Save the Children International (“SCI”) and the Save the Children movement welcomed the introduction of the UK Modern Slavery Act 2015 as it is consistent with Save the Children’s values and missions. Since the introduction of the Act, SCI continues to implement initiatives to address modern slavery risk across our business, in our supply chain and with partners. We also continue to work with communities to drive change.
These initiatives are especially relevant given that the social and economic impacts of the COVID-19 pandemic continued in 2021. In particular, the ongoing disruption to education as a result of long periods of school closure, and increased pressure on family finances, are likely to have increased the risk of families resorting to negative coping strategies. This, together with heightened conflict and forced displacement in countries including Afghanistan, Syria, Ethiopia and elsewhere, exposed children to increased risks of child labour, exploitation and child trafficking.

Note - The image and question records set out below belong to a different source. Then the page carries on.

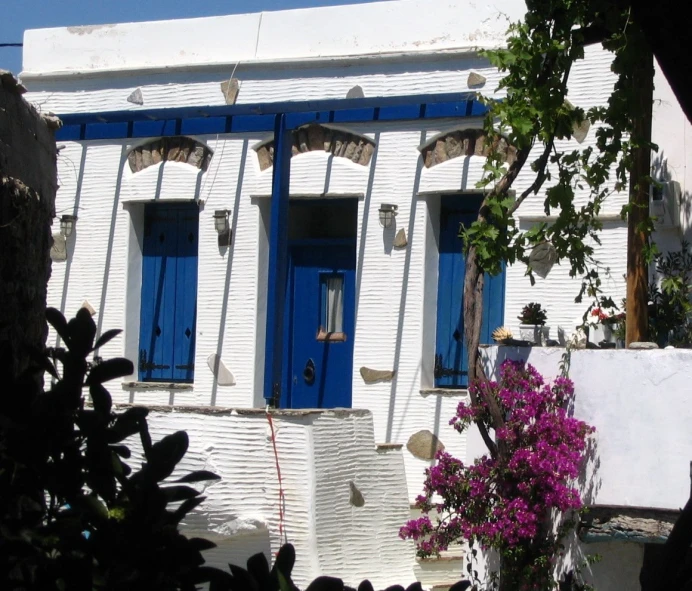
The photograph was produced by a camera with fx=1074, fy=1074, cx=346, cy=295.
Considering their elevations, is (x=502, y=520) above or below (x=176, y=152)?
below

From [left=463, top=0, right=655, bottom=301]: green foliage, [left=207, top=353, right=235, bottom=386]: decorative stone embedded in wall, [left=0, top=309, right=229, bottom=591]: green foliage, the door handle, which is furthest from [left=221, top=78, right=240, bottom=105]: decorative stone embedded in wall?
[left=0, top=309, right=229, bottom=591]: green foliage

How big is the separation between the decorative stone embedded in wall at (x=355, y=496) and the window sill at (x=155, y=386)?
8.99 feet

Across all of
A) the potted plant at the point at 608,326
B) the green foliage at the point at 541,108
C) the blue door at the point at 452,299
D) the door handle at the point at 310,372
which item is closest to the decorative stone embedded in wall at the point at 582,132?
the blue door at the point at 452,299

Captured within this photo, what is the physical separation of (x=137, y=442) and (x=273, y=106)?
3.28m

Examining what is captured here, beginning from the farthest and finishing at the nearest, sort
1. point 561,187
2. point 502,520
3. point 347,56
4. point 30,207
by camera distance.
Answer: point 347,56
point 561,187
point 502,520
point 30,207

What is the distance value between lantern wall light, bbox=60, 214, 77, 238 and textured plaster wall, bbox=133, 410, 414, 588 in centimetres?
345

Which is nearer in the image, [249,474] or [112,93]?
[249,474]

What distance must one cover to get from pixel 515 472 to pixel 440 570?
160cm

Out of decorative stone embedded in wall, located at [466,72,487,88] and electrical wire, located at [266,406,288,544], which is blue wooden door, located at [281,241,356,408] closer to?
decorative stone embedded in wall, located at [466,72,487,88]

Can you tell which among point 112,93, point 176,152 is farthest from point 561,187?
point 112,93

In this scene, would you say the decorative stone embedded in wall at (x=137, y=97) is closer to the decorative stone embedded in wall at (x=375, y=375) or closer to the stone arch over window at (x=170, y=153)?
the stone arch over window at (x=170, y=153)

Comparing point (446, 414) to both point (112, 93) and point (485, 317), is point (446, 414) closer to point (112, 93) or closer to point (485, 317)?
point (485, 317)

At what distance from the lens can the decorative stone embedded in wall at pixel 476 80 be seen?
9170mm

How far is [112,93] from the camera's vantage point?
10555 mm
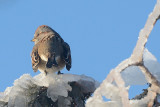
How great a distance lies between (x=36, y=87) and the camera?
238 cm

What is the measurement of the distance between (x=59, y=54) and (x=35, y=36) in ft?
5.30

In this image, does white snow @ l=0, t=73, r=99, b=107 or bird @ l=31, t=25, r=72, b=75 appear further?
bird @ l=31, t=25, r=72, b=75

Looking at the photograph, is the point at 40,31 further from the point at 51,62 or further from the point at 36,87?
the point at 36,87

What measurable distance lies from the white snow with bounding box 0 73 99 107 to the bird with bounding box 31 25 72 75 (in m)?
3.02

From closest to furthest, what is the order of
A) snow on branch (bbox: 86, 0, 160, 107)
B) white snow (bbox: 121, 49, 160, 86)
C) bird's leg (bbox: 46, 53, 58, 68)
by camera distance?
snow on branch (bbox: 86, 0, 160, 107) → white snow (bbox: 121, 49, 160, 86) → bird's leg (bbox: 46, 53, 58, 68)

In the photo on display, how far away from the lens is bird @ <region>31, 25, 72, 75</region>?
5727 millimetres

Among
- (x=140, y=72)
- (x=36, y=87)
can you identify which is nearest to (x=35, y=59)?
(x=36, y=87)

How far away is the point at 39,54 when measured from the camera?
239 inches

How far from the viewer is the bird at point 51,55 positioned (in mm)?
5727

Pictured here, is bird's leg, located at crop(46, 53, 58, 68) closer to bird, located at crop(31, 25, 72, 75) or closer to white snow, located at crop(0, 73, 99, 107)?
bird, located at crop(31, 25, 72, 75)

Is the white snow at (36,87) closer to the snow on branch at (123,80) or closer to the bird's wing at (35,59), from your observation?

In 2019, the United Nations (“UN”) declared that 2021 would be the International Year for the Elimination of Child Labour. As part of its engagements under this initiative, SCI pledged to intensify its efforts to contribute to the UN’s Sustainable Development Goals (“SDG”), including SDG 8.7 which commits to ending child labour in all its forms by 2025. To achieve SDG 8.7, SCI integrated the prevention of child labour into several of its core work streams. Namely through: (i) ensuring where possible that children were safely returned back to school and learning; (ii) promoting links between child labour prevention and social protection; and (iii) strengthening systems within supply chain to identify potential incidents of child labour and, where the risks of such incidents are identified, implementing procedures to mitigate the risk and address incidents. A summary of efforts can be found here.

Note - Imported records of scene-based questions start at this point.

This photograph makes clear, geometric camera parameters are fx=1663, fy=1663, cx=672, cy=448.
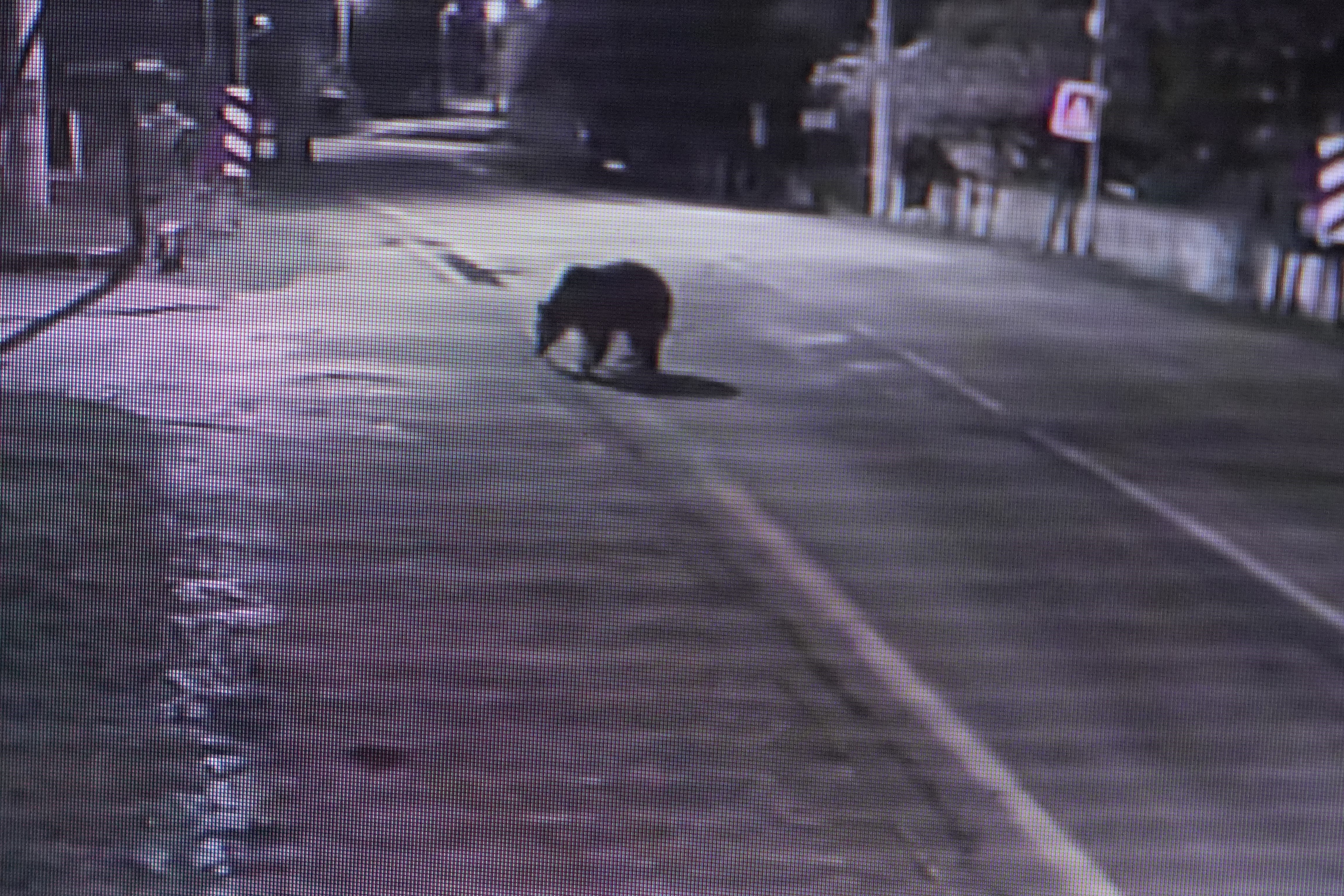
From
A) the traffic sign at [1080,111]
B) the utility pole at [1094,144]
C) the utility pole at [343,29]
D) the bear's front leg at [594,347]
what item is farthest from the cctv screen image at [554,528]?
the utility pole at [1094,144]

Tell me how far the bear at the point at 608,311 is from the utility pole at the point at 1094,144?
8.50 metres

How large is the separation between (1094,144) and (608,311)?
353 inches

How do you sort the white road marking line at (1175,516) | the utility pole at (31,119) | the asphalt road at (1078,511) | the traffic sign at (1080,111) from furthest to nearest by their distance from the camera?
the traffic sign at (1080,111) → the utility pole at (31,119) → the white road marking line at (1175,516) → the asphalt road at (1078,511)

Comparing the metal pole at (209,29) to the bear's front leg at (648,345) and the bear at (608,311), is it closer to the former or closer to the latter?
the bear at (608,311)

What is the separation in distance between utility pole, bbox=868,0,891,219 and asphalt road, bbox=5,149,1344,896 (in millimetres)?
9847

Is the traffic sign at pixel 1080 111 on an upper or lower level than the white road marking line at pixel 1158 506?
upper

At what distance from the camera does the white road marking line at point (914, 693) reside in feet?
9.20

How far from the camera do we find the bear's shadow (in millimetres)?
7188

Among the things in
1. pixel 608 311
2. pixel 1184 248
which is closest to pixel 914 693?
pixel 608 311

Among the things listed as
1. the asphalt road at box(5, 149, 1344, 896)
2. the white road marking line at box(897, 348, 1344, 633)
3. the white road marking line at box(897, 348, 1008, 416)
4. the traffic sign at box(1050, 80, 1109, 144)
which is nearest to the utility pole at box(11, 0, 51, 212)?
the asphalt road at box(5, 149, 1344, 896)

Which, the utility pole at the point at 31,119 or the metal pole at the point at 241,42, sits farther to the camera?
the utility pole at the point at 31,119

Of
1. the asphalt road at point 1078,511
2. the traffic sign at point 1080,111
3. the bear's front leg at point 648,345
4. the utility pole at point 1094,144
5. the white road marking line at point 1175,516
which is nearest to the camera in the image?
the asphalt road at point 1078,511

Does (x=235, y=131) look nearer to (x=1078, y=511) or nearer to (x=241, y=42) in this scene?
(x=241, y=42)

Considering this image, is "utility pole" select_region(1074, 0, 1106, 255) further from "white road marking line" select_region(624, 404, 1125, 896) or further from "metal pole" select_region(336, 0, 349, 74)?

Examples of our work with communities includes a number of projects aimed at preventing and responding to child labour (including bonded labour) and trafficking across the globe, with notable examples in Sri Lanka, Mozambique, Central America and West Africa:
- The establishment of “catch up clubs” to ensure children are not excluded from education, in light of the economic crisis caused by COVID-19;
- The establishment of an integrated community level case management model (“CONNECT”), to provide children with access to integrated services after the disruption caused by COVID-19. CONNECT seeks to mitigate the long-lasting impacts of COVID-19, after the prolonged closures of schools, which has heightened the risk of children being forced into labour;
- Training of law enforcement officers and social welfare workers to identify, interview and provide appropriate care to child victims of trafficking;
- Supporting the rehabilitation of child victims through information, mental health and psychosocial support, and reintegration into education, training and employment; and
- Working with governments to strengthen their systems, legal frameworks and policies to prevent and respond to trafficking, including advocacy to ensure appropriate care and de-institutionalisation of child victims.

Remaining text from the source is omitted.